Provided material.
· · ·

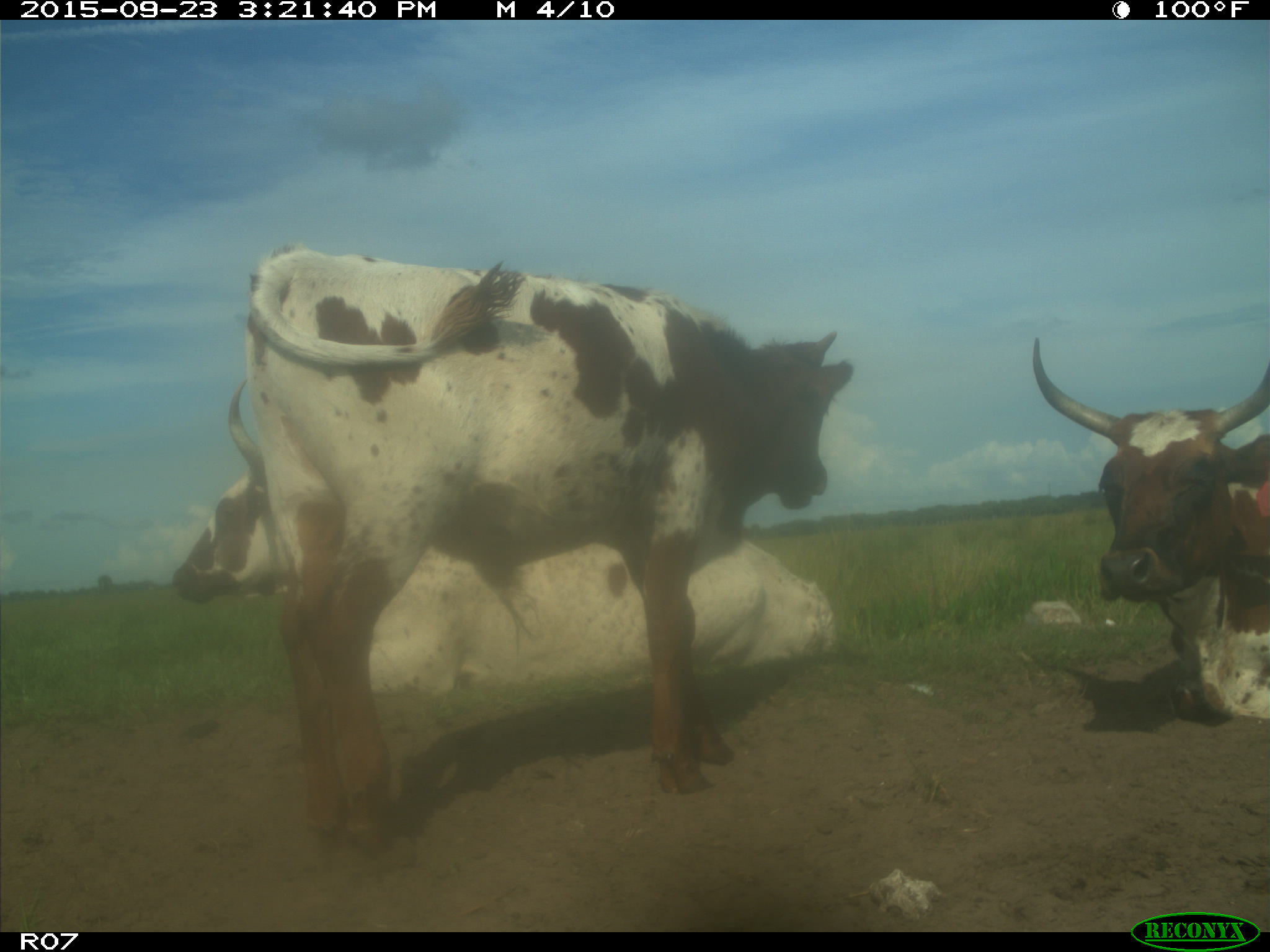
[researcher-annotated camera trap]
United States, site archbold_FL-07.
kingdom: Animalia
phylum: Chordata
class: Mammalia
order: Artiodactyla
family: Bovidae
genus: Bos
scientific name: Bos taurus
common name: domestic cow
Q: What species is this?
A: Bos taurus (domestic cow).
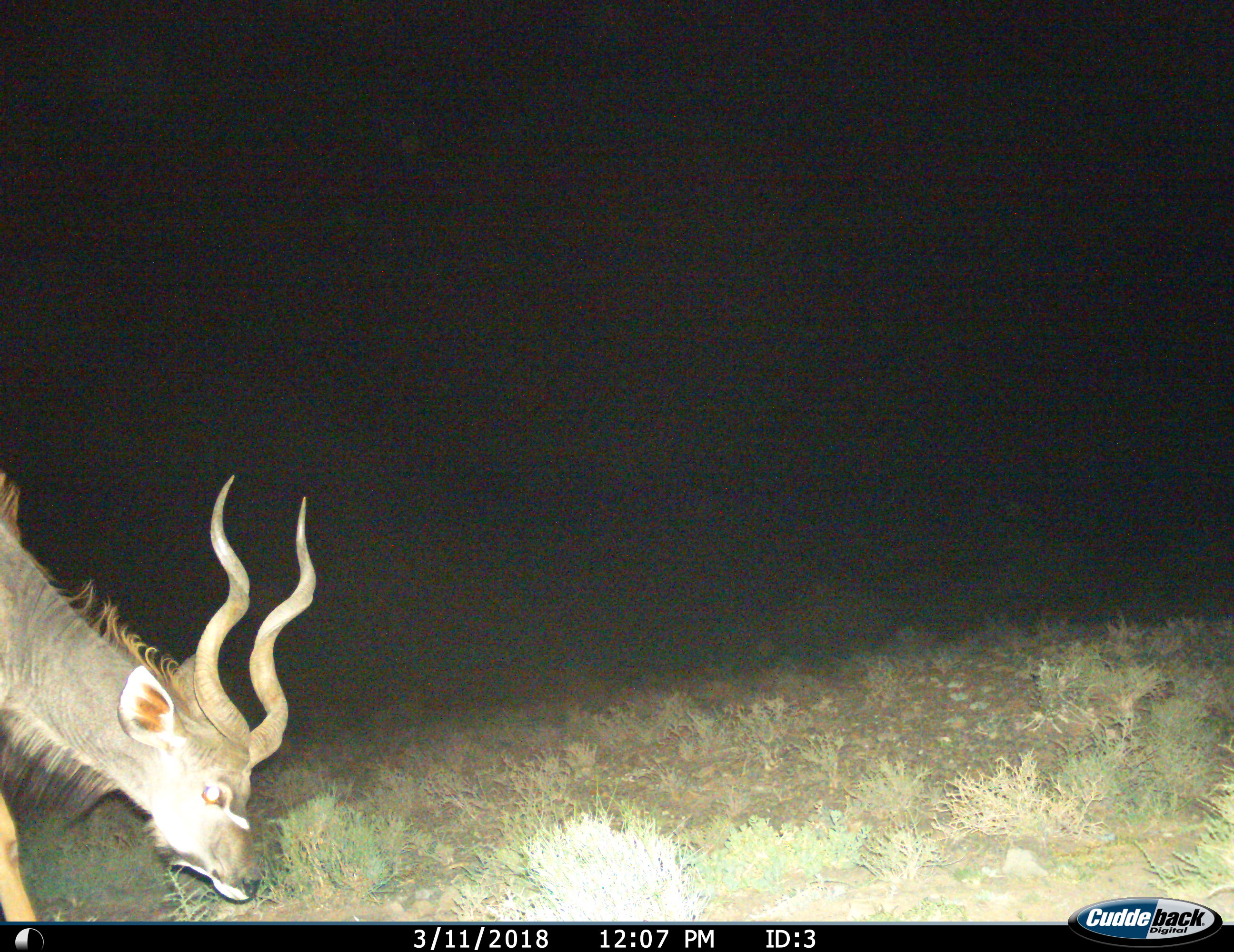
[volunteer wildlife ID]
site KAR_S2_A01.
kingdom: Animalia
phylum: Chordata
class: Mammalia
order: Artiodactyla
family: Bovidae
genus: Tragelaphus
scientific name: Tragelaphus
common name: kudu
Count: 1.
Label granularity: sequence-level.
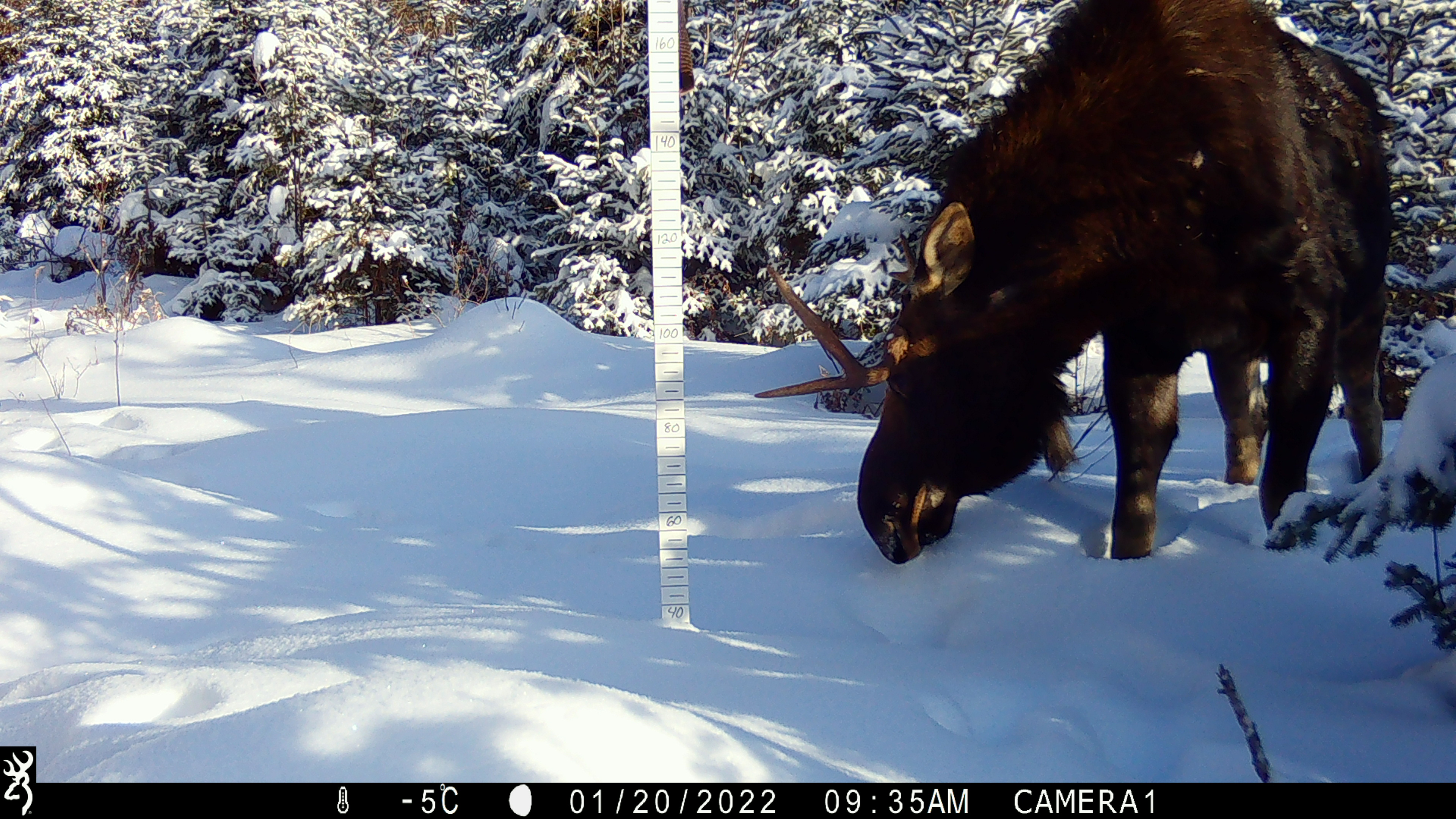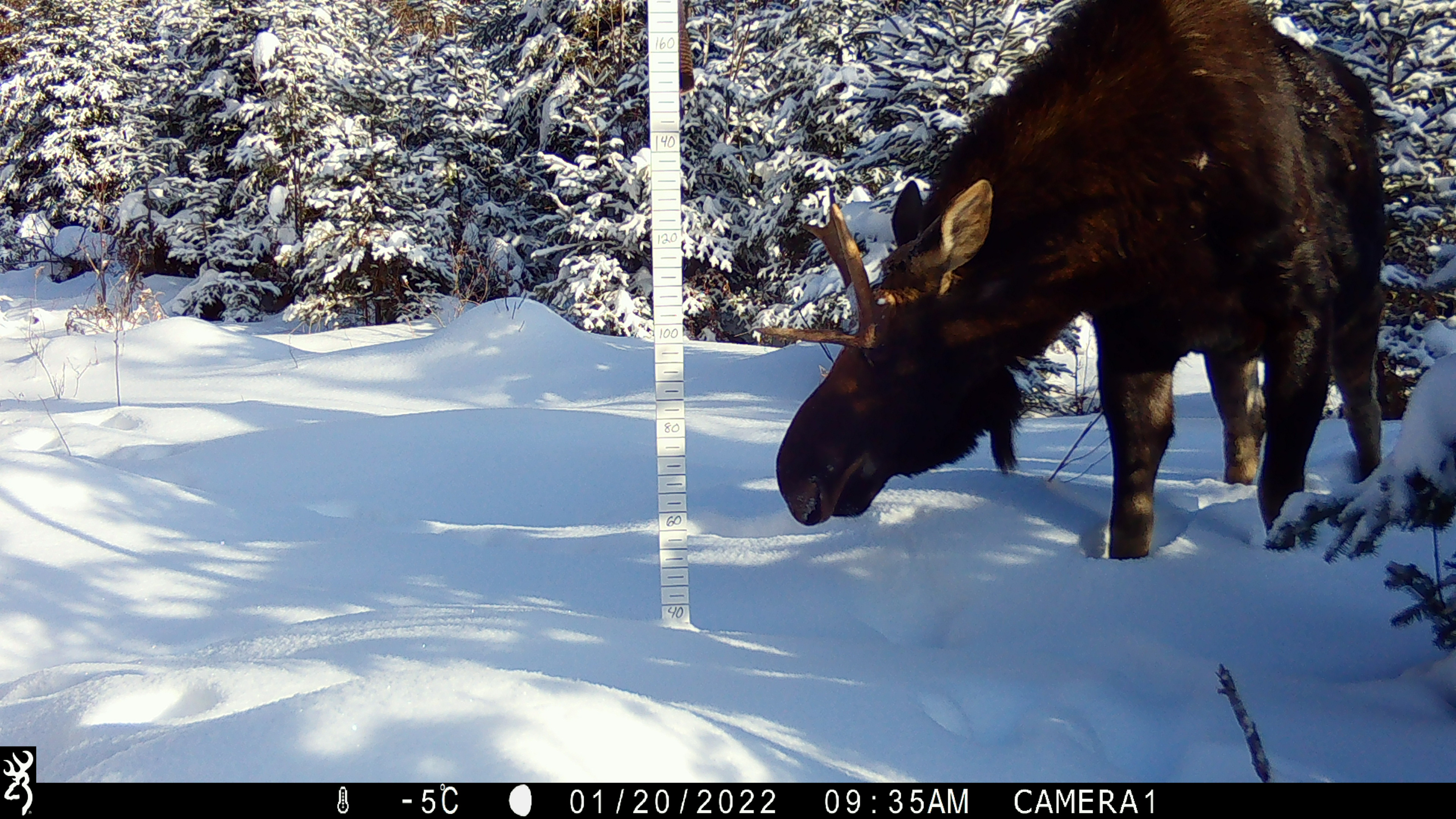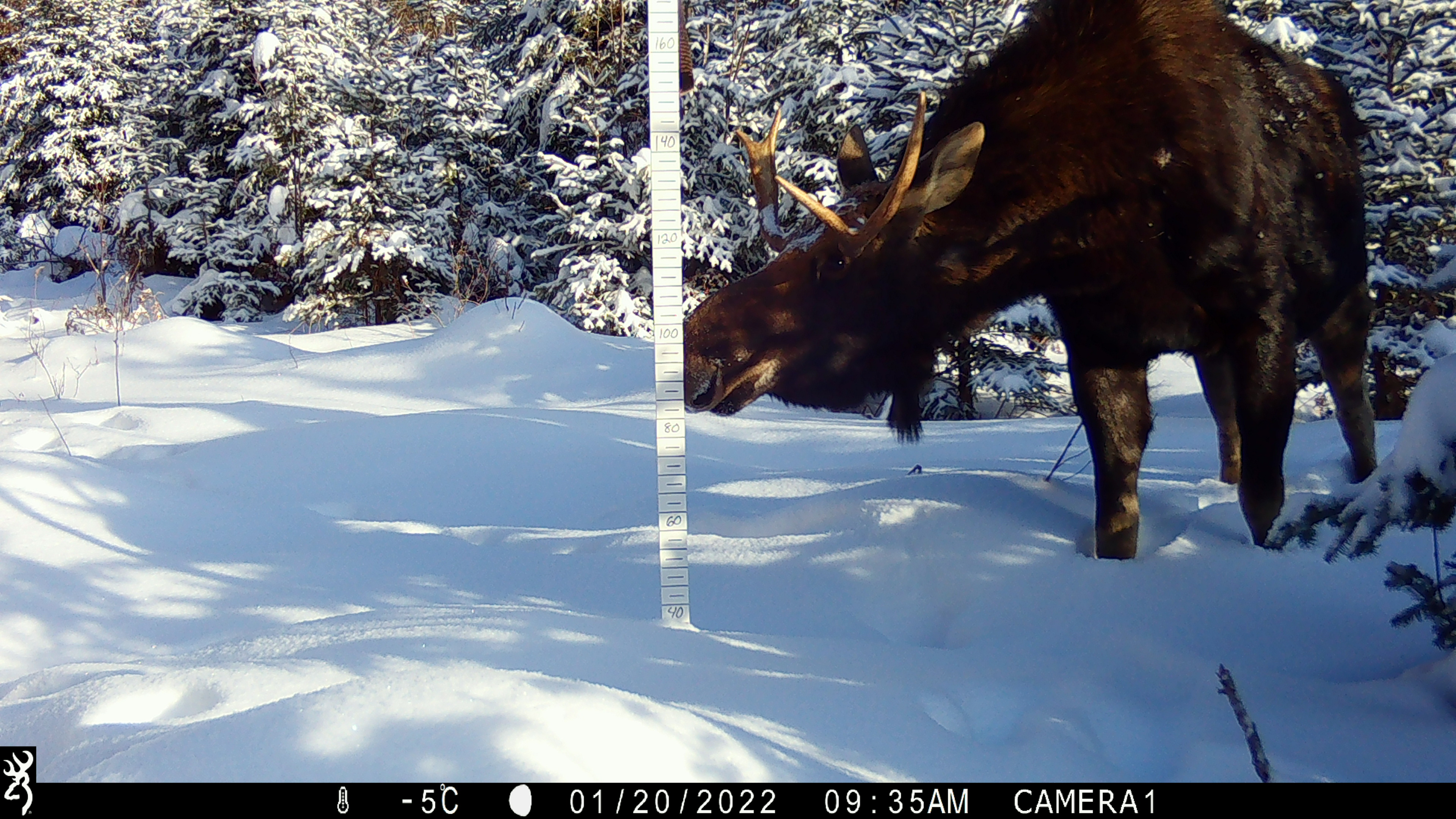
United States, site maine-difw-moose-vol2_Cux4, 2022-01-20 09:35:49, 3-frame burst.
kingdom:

· · ·

Task statement.
The records above need to be restated word for word, with the pictures left out.

Answer below.
[researcher-annotated camera trap]
United States, site archbold_FL-07.
kingdom: Animalia
phylum: Chordata
class: Mammalia
order: Artiodactyla
family: Bovidae
genus: Bos
scientific name: Bos taurus
common name: domestic cow
Q: What species is this?
A: Bos taurus (domestic cow).
[volunteer wildlife ID]
site KAR_S2_A01.
kingdom: Animalia
phylum: Chordata
class: Mammalia
order: Artiodactyla
family: Bovidae
genus: Tragelaphus
scientific name: Tragelaphus
common name: kudu
Count: 1.
Label granularity: sequence-level.
United States, site maine-difw-moose-vol2_Cux4, 2022-01-20 09:35:49, 3-frame burst.
kingdom:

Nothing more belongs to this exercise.